Nope, nope . . I'm not (wasn't) "upset", not at all, but again, looking at his comment, he didn't say "his" setup (as you've indicated here) . . . he said "this is his" setup, and it wasn't (isn't) clear what he meant by "this"? What is "this"? Do you see what I'm saying? I wasn't trying to be argumentative or derogatory, and perhaps he'll respond again, but until he does, I'm afraid I'm at a loss as to what specific setup he felt was the same as "his".

 

However, thank you for the rest of the clarifications - now that the connections have been made, they're all quite simple and all make perfect sense now.

 

Cheers!

post #35 of 76
Quote:
Originally Posted by Watermark View Post

Nope, nope . . I'm not (wasn't) "upset", not at all, but again, looking at his comment, he didn't say "his" setup (as you've indicated here) . . . he said "this is his" setup, and it wasn't (isn't) clear what he meant by "this"? What is "this"? Do you see what I'm saying?

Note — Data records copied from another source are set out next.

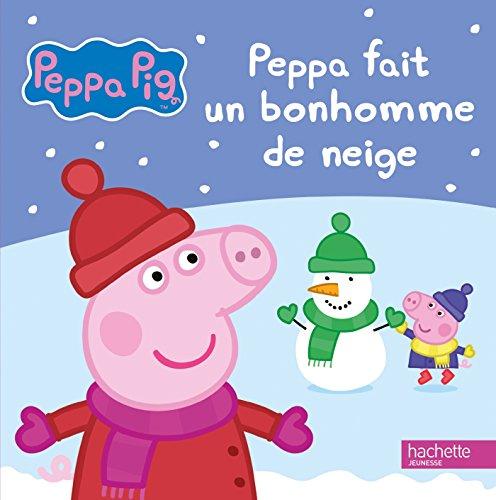 9782012315495: Peppa Pig / Peppa fait un bonhomme de neige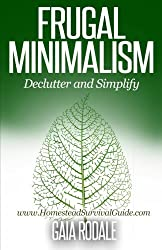 Frugal Minimalism: Declutter and Simplify (Sustainable Living & Homestead Survival Series) by Gaia Rodale (2014-10-17)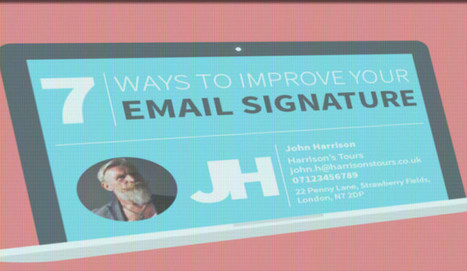 The Visual Guide to Creating the Perfect Email Signature by Dave LeClair | Educational technology , Erate, Broadband and Connectivity | Scoop.it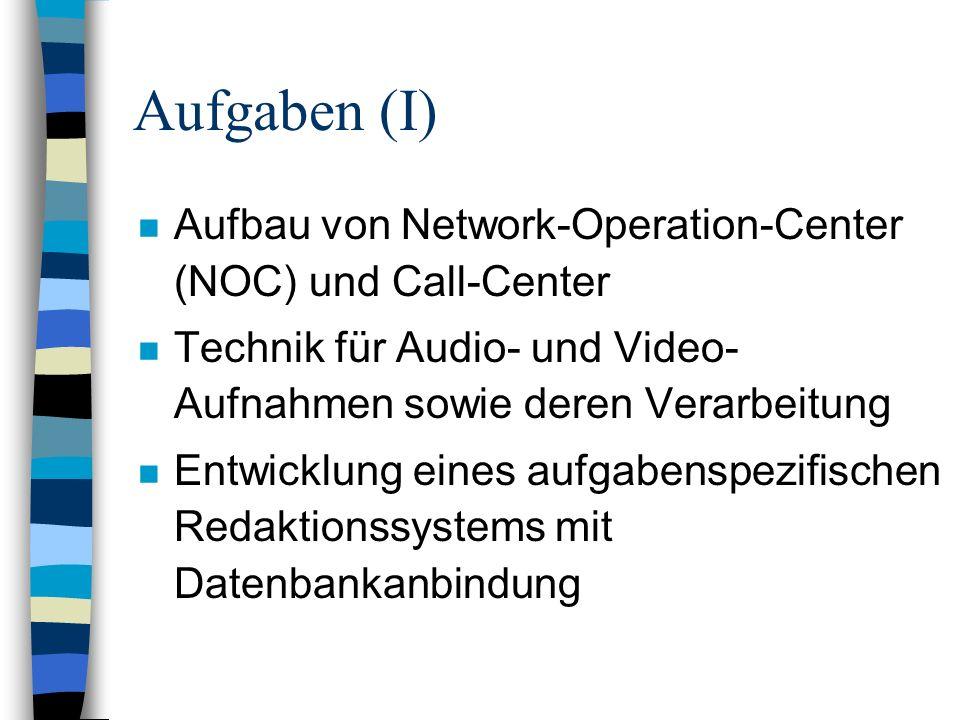 Aufgaben (I) n Aufbau von Network-Operation-Center (NOC) und Call-Center n Technik für Audio- und Video- Aufnahmen sowie deren Verarbeitung n Entwicklung eines aufgabenspezifischen Redaktionssystems mit Datenbankanbindung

I wasn't trying to be argumentative or derogatory, and perhaps he'll respond again, but until he does, I'm afraid I'm at a loss as to what specific setup he felt was the same as "his".

 

However, thank you for the rest of the clarifications - now that the connections have been made, they're all quite simple and all make perfect sense now.

 

Cheers!

Gotcha.  By setup, he means, whats in his bag.  His clubs.  By saying "this is my setup" he's simply saying "OK, here goes, I'm about to tell you what clubs I use."  Not sure why that is confusing?  (Perhaps because he put the comment about his handicap in between and that threw you off the scent)

 

Either way, no worries.  He's (and I'm) just trying to help.

 

My suggestion is to go with the opinion of the guy you mentioned in post #19.  (The elderly gentleman who said to just come to the shop to get fitted.)  FWIW, I am of similar size to you (6'-3") and play Ping irons that are 1 to 1.25" long and 2 to 3 degrees upright from their standard (black dot) irons.

post #36 of 76

Sorry here you go working and writing at the same time. If you are looking for a great set up and want to spend the money here is what I found. Does not mean they are for you but check them out, along with every set in the store but maybe here is a starting point you can work from to find what will work for you.  I set my son up and he is doing great as a beginner 2nd place in the last tournament he played in so I guess i helped him some.

 

I have about an 18 handicap so not a real great player but wanted a great high-end set of clubs. After trying a lot out there and using the 90 day return from Roger Dunn came up with these. Love that 90 day return from Rodger Dunn if you have one by you they do not ask any questions when you return an item.

 

G25 steel shafts they are Ping CSF shaft very balanced for the G25 set. I think if you try them you will like the way they feel. I went to 3 different fittings to end up with these and I like how Ping can adjust and change the color dot if you ever need to get a tune up.

 

Ping Tour Wedge goes by S, SS, WS on the bounce. I went with the SS or standard Sole on the 50* and 54* they have a little less bounce but went to the WS (wide sole) on the 58* I use it as a sand wedge. Most of the sand traps are very loose sand where I play so it will not dig in so much.   

 

Ping G25 4 Wood they are 16.5* it is the only wood I carry. Supper easy to hit with a bit more loft then a 3 wood, and I did not need a 5 wood sort of the best of two world.

 

Ping G25 Hybrid 20* to close the gap from my 4 wood and 4 iron. In other would I have a 16.5* wood, 20* Hybrid and a 23* 4 iron.

 

Cobra AMP Driver got off Ebay 10.5*  supper easy to hit try them out. I have had three guys hit mine and really liked it.

 

In the end you need to find what will work for you maybe this will help a little?